I was taken to the Burlington County jail and made to wait all day before being processed in. Late that night, about 10:30 or 11, I was placed in a dorm with seven criminals. I was attacked there by inmates and required stitches to my lips.
The next day, I was transferred to the Cumberland County jail in Bridgeton, where I remained in solitary for more than 90 days. In January 1988, I was transferred to the Mercer County Detention Center in Trenton, where I remained until my trial began in January 1989.
From 1987 to 1989, I was treated cruelly in every sense of the word when it came to dental and medical treatment.
On the day I entered Trenton State Prison, facing 50 years, I made up my mind to accomplish two things.

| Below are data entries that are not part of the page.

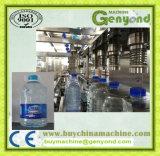El agua pura, que hace la máquina para la industria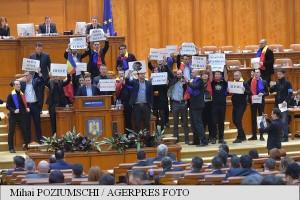 Deputații PNL și USR au cerut în plenul Camerei demisia Guvernului și alegeri anticipate politica interna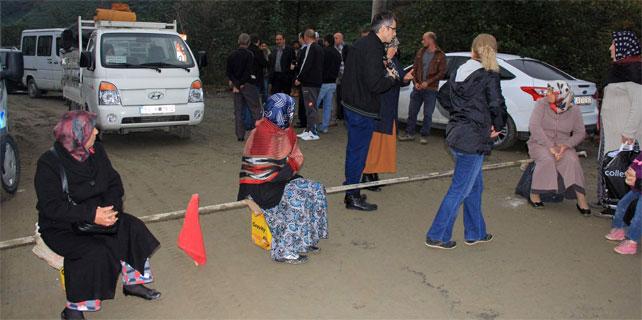 Rize'de Kadınlar Yol Kapattı
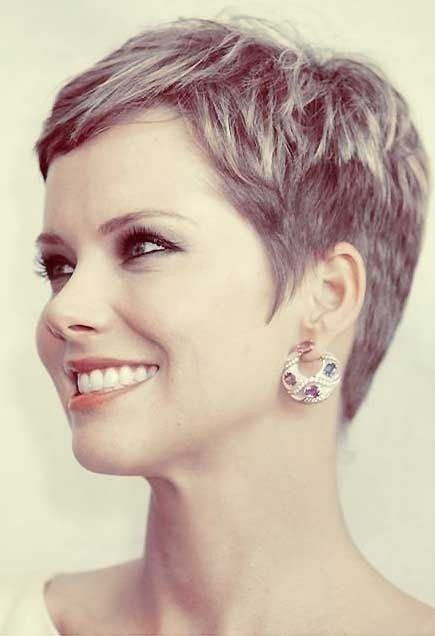 how to wear a pixie haircut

First and foremost, I was going to live for the Lord regardless of whether I got out of what had happened to me.
Second, I would work to prove my innocence.
I worked regularly in the law library, and I studied God's word to know how to live and what life was really about.
I wrote to law clinics, including the Innocence Project, but none would touch my case until I finished all my appeals. The Innocence Project followed my case for years and took it immediately after my appeals.
I must express my deep and sincere appreciation for many, but especially for Vanessa Potkin, a project attorney who spent endless hours, weekends and holidays doing everything she could for me.
For years I was treated as less than human by certain guards and often was abused by the dental department and medical staff. For more than 12 years, until I was moved to a newer section of the prison, the living conditions were horrendous. Roaches and mice ran the units more so than humans.
I was denied DNA testing for years, I believe with all my heart because the authorities in the Prosecutor's Office knew they had framed me, lied about me, and forced others to lie about me.
They knew I was an innocent man, yet they ran me through hell in an attempt to cover up the ugly things they had done.
Then on Aug. 27, I was released from the Burlington County jail, and I felt the beginning of freedom.
That didn't become reality until May 26, when the Prosecutor's Office decided not to retry me - the only right thing it has done in 19 years.
I received word while at work that the state was about to end my nightmare. My tears were uncontrollable.
Now a new day is arising, full of happiness, joy, freedom, and the pursuit of a new, prosperous and fulfilling life.
All honor, praise and glory to the Holy One of Israel.
Now, when does the pursuit of the real perpetrators take place so there can be finality for the victim's family?
Larry Peterson, 55, made bail last year after serving 18 years. Charges against him were dropped last month after DNA tests failed to place him at the crime scene. He works as a carpenter and writes from Pemberton Township.